EXTRACTED TEXT
┏━━
William Whiteman Fosdick (January 28, 1825 – March 8, 1862) was an American lawyer, poet, writer and song lyricist, primarily remembered today as the writer of original lyrics to the song "Aura Lea" (also known as "Aura Lee") to a melody composed by George R. Poulton.

==Biography==
Fosdick was born in Cincinnati, Ohio, the son of Thomas K. Fosdick and Julia Drake (1800–1832). His father was a local merchant and banker, while his mother a noted stage actress who came from a British theatrical family. His grandfather, Samuel Drake (née Bryant?), came to America in 1810 and is thought to have been the first to bring a theatre troupe west of the Appalachians. Fosdick's half-sister, from a later marriage, was the popular stage actress, Julia Dean. Fosdick's father died in 1829 and his mother three years later.

After graduating from Transylvania University, Lexington, Kentucky he studied law under the jurist Garnett Duncan in Louisville and later a Judge Pryor. Fosdick first set up a law practice in Covington, Kentucky with a lawyer named James Southgate and a short while later returned to Cincinnati to enter into a law partnership with George C. Williamson. In the early 1850s Fosdick moved his law practice to New York City.
┗━━
WHAT YOU NEED TO DO
(1) According to the Fosdick biography, where was Fosdick born?
(2) Reproduce everything in the Fosdick biography from "William Whiteman Fosdick" down to "George R. Poulton.".
The records are material separate from the Fosdick biography.

Records taken from a dataset:
┏━━
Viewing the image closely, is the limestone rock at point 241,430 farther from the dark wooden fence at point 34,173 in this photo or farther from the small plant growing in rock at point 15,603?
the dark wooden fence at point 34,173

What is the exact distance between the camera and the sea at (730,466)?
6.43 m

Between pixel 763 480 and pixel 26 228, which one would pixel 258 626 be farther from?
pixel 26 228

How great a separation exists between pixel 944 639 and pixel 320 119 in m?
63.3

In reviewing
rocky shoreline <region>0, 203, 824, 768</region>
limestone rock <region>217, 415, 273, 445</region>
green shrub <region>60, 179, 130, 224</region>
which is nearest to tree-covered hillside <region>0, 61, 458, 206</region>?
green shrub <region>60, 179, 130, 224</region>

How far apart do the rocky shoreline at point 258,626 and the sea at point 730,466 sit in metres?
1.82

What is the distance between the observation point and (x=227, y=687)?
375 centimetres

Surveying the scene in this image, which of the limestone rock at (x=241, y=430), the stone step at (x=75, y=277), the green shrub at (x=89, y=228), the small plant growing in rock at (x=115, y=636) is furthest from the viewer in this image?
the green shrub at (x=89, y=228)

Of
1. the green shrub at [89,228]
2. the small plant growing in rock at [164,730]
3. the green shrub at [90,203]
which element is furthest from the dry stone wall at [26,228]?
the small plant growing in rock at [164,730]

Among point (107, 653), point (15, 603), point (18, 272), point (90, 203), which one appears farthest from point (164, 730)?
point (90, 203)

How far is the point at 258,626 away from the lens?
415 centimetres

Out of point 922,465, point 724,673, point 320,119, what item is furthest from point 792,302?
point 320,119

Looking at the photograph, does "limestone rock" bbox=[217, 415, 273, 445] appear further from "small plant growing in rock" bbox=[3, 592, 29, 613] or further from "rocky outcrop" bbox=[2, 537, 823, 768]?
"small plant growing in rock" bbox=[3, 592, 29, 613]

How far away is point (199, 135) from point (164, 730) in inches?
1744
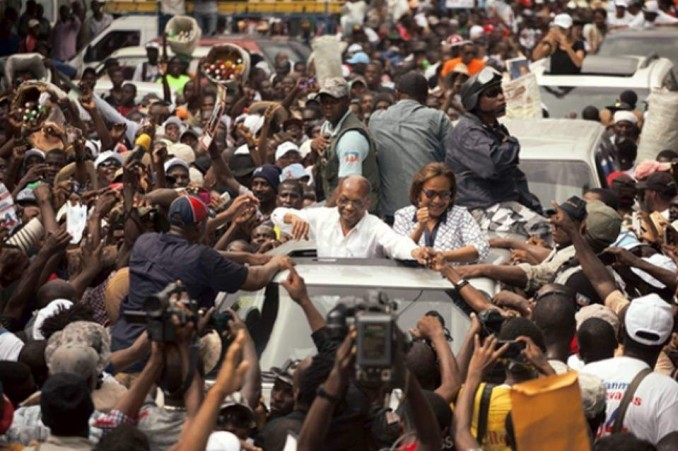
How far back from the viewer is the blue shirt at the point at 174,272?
8.59 m

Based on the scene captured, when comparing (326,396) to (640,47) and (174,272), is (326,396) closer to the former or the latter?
(174,272)

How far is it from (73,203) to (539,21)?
61.1ft

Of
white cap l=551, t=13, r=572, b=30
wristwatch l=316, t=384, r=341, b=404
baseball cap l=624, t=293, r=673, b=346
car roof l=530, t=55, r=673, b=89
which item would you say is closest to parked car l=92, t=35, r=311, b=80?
white cap l=551, t=13, r=572, b=30

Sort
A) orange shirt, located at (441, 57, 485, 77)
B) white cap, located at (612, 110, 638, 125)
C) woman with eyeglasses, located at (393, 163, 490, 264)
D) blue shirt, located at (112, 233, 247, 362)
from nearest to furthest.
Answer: blue shirt, located at (112, 233, 247, 362)
woman with eyeglasses, located at (393, 163, 490, 264)
white cap, located at (612, 110, 638, 125)
orange shirt, located at (441, 57, 485, 77)

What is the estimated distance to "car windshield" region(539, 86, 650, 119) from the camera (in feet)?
56.3

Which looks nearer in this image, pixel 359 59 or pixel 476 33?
pixel 359 59

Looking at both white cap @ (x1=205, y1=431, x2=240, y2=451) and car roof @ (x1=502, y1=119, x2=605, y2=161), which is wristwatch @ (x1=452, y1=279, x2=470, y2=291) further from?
car roof @ (x1=502, y1=119, x2=605, y2=161)

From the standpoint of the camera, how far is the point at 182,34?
66.0 ft

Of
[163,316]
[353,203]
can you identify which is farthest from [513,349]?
[353,203]

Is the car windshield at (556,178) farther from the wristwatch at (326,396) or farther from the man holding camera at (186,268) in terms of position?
the wristwatch at (326,396)

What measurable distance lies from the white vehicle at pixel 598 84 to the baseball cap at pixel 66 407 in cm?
1088

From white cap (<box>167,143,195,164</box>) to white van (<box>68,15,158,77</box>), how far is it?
9209 mm

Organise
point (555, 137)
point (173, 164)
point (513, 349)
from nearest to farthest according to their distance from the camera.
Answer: point (513, 349), point (173, 164), point (555, 137)

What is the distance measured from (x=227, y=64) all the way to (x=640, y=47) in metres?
6.09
┗━━
RESULTS BY TASK
(1) Cincinnati, Ohio.

(2)
William Whiteman Fosdick (January 28, 1825 – March 8, 1862) was an American lawyer, poet, writer and song lyricist, primarily remembered today as the writer of original lyrics to the song "Aura Lea" (also known as "Aura Lee") to a melody composed by George R. Poulton.